There are two ingredients needed for clouds to form: water and nuclei.
Nuclei
Water is always present in Earth’s atmosphere in some form. However, water molecules on their own are too small to bond together in the formation of cloud droplets. They need a "flatter" surface, an object with a radius of at least one micrometer (one millionth of a meter) on which they can condense. Those objects are called cloud condensation nuclei.
These nuclei are minute solid and liquid particles found in abundance in the atmosphere, such as smoke from fires or volcanoes, ocean spray, or tiny specks of wind-blown soil. They are hygroscopic, meaning they attract water molecules, and are about 1/100th the size of a cloud droplet upon which water condenses.
This means that every cloud droplet has a speck of dirt, dust, or salt crystal at its core. However, even with its condensation nuclei, a cloud droplet is still essentially made up of pure water.
Temperature's role
The presence of water-attracting nuclei alone is not enough for a cloud to form; the air temperature must also be below the dew point, the point of saturation where evaporation equals condensation.
Air can reach the point of saturation in a number of ways. The most common way is through air rising from the surface up into the atmosphere and cooling.
As a block of air (a “parcel”) rises, it expands due to the lower pressure higher in the atmosphere. This expansion results in cooling. When the temperature changes due to expansion or contraction of the parcel rather than from heat transfer between the parcel and surrounding atmosphere, this is called the adiabatic process.
For each 1000-foot increase in elevation that the parcel rises, its air temperature will decrease by 5.5°F. (9.8°C per kilometer) until it reaches saturation. This is called the “dry lapse rate”.
Once the parcel reaches saturation temperature (100% relative humidity), water vapor will condense onto the cloud condensation nuclei, resulting in the formation of a cloud droplet.
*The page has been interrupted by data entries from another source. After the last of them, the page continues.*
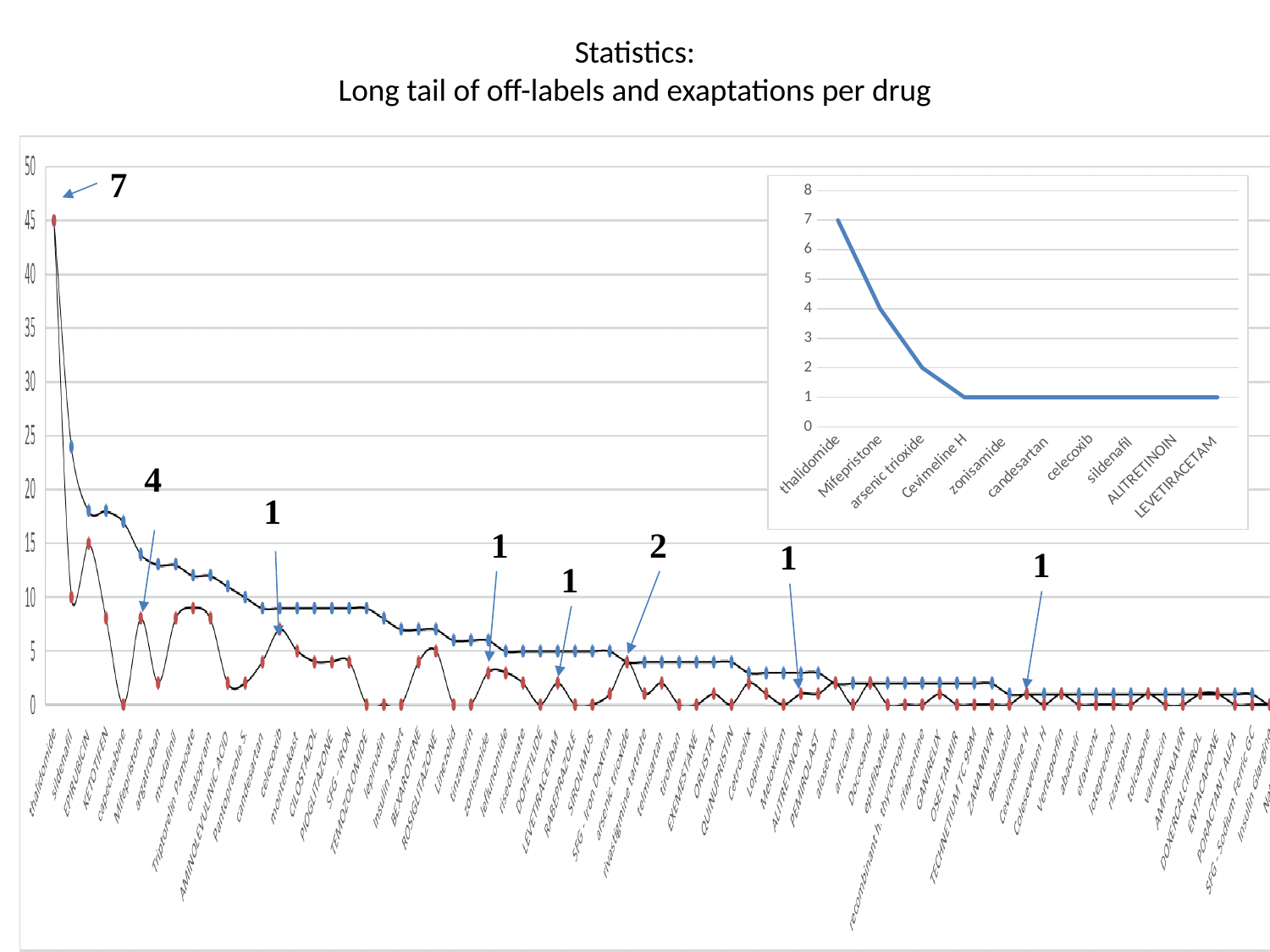
In the inset chart at the top right, what is the value for arsenic trioxide? 2 In the inset chart at the top right, what is the value for celecoxib? 1 In the main chart, is the value plotted for thalidomide greater or less than 40? greater In the inset chart at the top right, what is the value for Mifepristone? 4 In the inset chart at the top right, which drug has the highest value? thalidomide In the main chart, which drug has the highest plotted value? thalidomide In the inset chart at the top right, what is the value for thalidomide? 7 In the inset chart at the top right, what is the difference between the values for thalidomide and Mifepristone? 3 What kind of chart is the inset chart at the top right? line chart What kind of chart is the main chart on the slide? line chart In the inset chart at the top right, do the values rise or fall from left to right along the x axis? fall In the inset chart at the top right, how many drugs are shown on the x axis? 10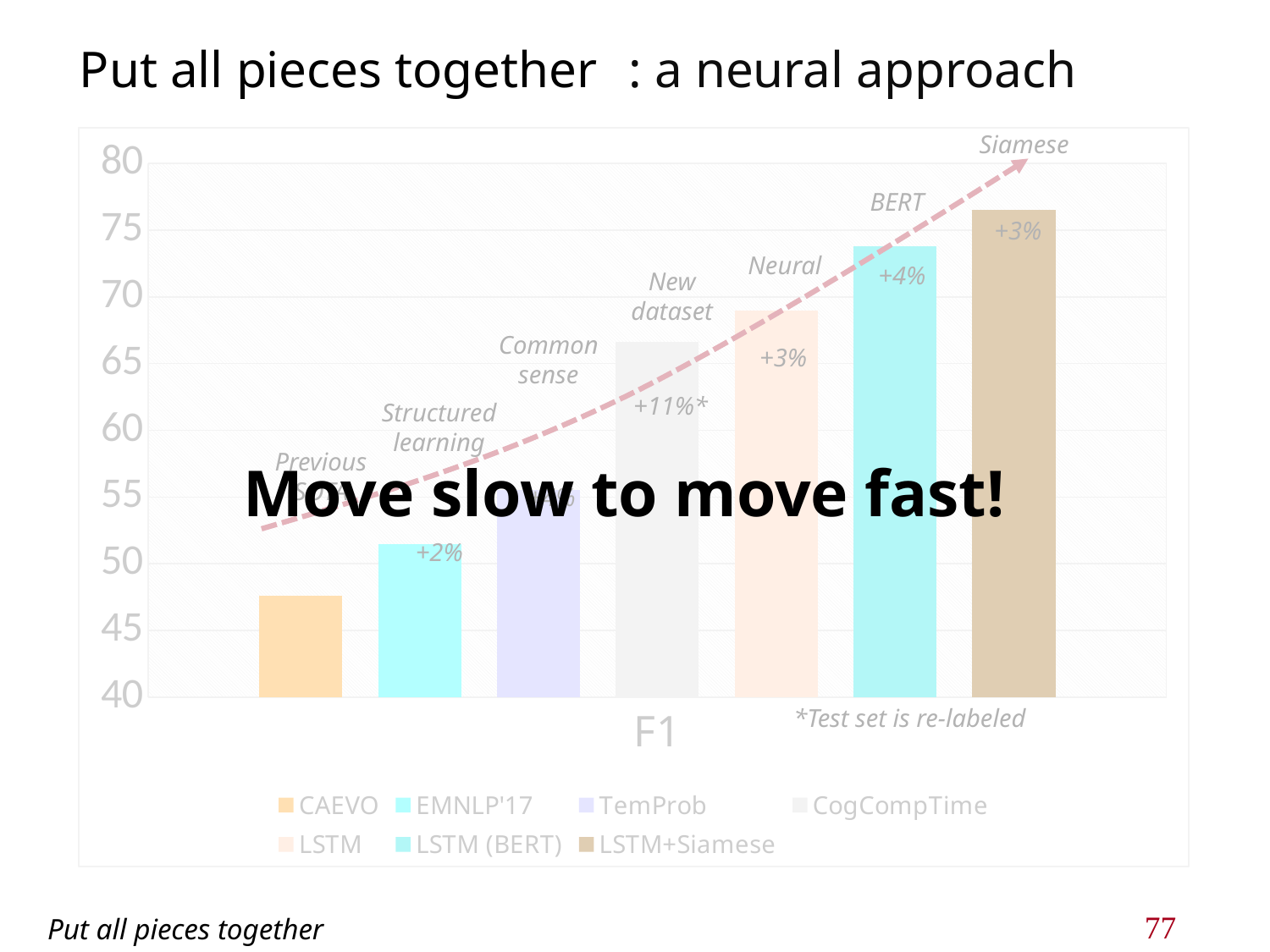
Is the F1 value for LSTM (BERT) greater or less than 70? greater Which series has the highest F1 bar? LSTM+Siamese Do the F1 bars rise or fall from left to right across the series? rise Is the F1 value for CAEVO greater or less than 50? less Which series has the lowest F1 bar? CAEVO Which is larger, the F1 bar for CogCompTime or the F1 bar for TemProb? CogCompTime How many categories are shown on the x axis? 1 Which is larger, the F1 bar for LSTM (BERT) or the F1 bar for LSTM? LSTM (BERT) Is the F1 value for LSTM+Siamese greater or less than 75? greater How many series does the legend list? 7 What improvement label is printed above the CogCompTime bar? +11%* What kind of chart is shown on the slide? bar chart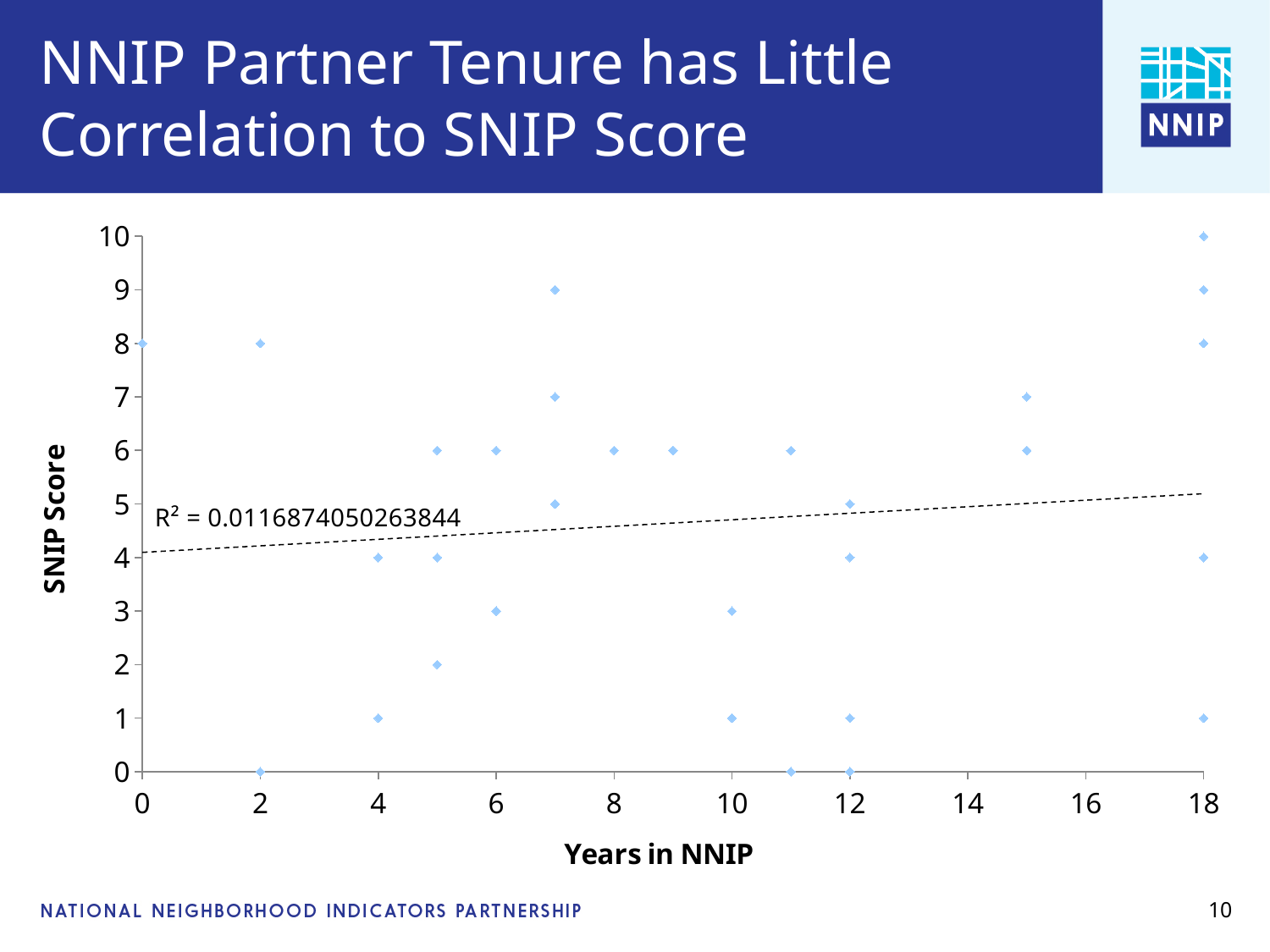
What is the highest SNIP Score among the points at 7 Years in NNIP? 9 How many points are plotted at 18 Years in NNIP? 5 At how many Years in NNIP does the point with the highest SNIP Score (10) appear? 18 What is the SNIP Score of the point at 0 Years in NNIP? 8 What kind of chart is shown on the slide? scatter plot What is the lowest SNIP Score plotted on the chart? 0 Does the dashed trend line rise or fall as Years in NNIP increases? rises What is the highest SNIP Score plotted on the chart? 10 What R² value is printed on the chart? R² = 0.0116874050263844 Which is larger: the highest SNIP Score at 15 Years in NNIP or the highest SNIP Score at 7 Years in NNIP? 7 Years in NNIP What is the label of the x axis? Years in NNIP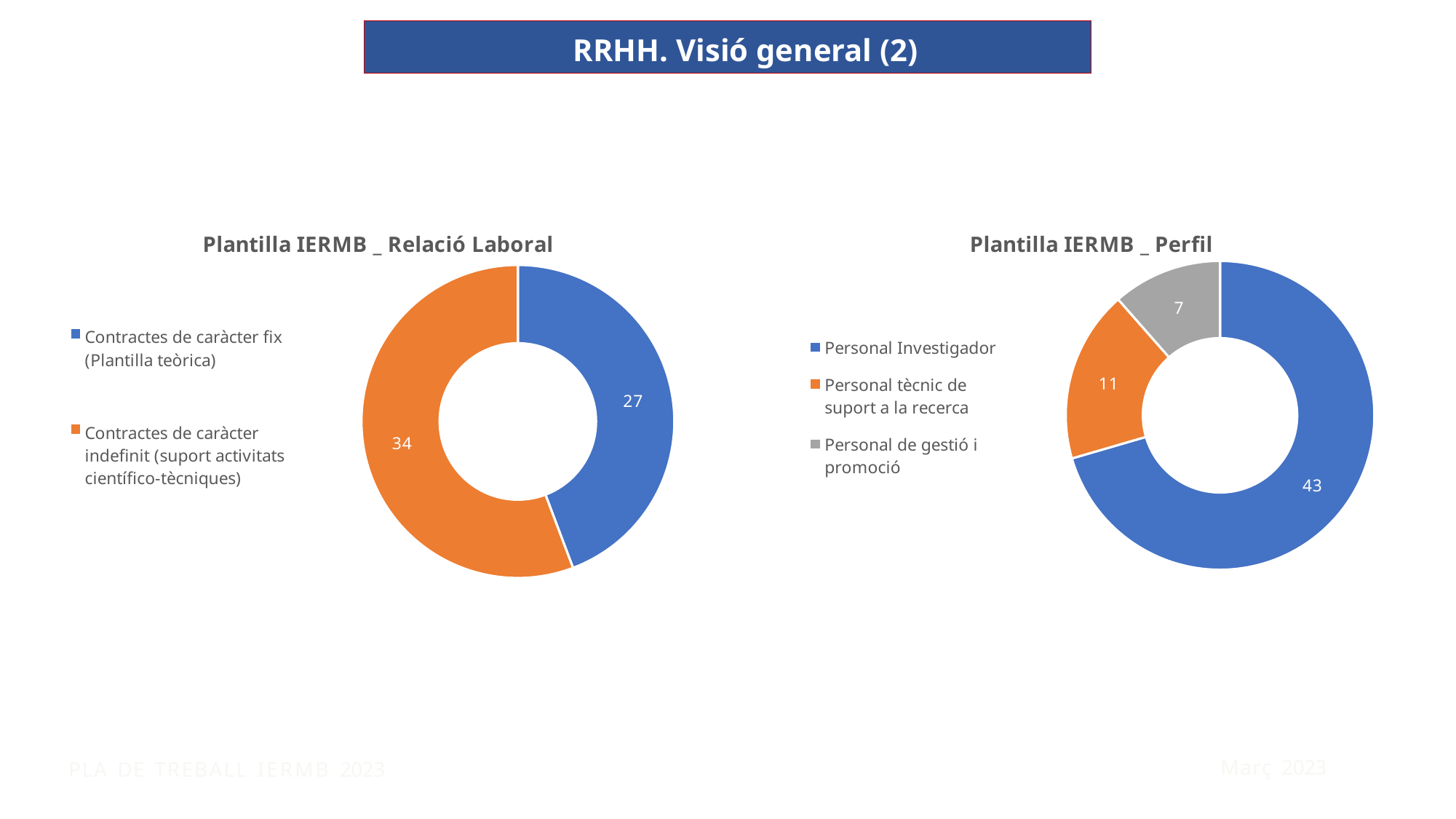
In the 'Plantilla IERMB _ Perfil' chart, what is the value for 'Personal de gestió i promoció'? 7 In the 'Plantilla IERMB _ Perfil' chart, what is the value for 'Personal Investigador'? 43 In the 'Plantilla IERMB _ Relació Laboral' chart, what is the difference between the two values? 7 In the 'Plantilla IERMB _ Perfil' chart, which category has the smallest value? Personal de gestió i promoció What kind of chart is the 'Plantilla IERMB _ Perfil' chart? Doughnut chart In the 'Plantilla IERMB _ Perfil' chart, how many categories are shown? 3 In the 'Plantilla IERMB _ Relació Laboral' chart, what is the total of the two slices? 61 In the 'Plantilla IERMB _ Relació Laboral' chart, which category has the larger value? Contractes de caràcter indefinit (suport activitats científico-tècniques) In the 'Plantilla IERMB _ Relació Laboral' chart, what is the value for 'Contractes de caràcter fix (Plantilla teòrica)'? 27 In the 'Plantilla IERMB _ Perfil' chart, what is the difference between 'Personal Investigador' and 'Personal tècnic de suport a la recerca'? 32 In the 'Plantilla IERMB _ Perfil' chart, what is the value for 'Personal tècnic de suport a la recerca'? 11 In the 'Plantilla IERMB _ Relació Laboral' chart, what is the value for 'Contractes de caràcter indefinit (suport activitats científico-tècniques)'? 34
However, the atmosphere is in constant motion. As air rises, drier air is entrained, or mixed into the rising parcel, and both condensation and evaporation are continually occurring. As a result, cloud droplets are constantly forming and dissipating. When more water condenses on nuclei than evaporates from them, clouds form and grow. Conversely, if there is more evaporation than condensation, clouds dissipate. This is why clouds appear and disappear as well as constantly change shape.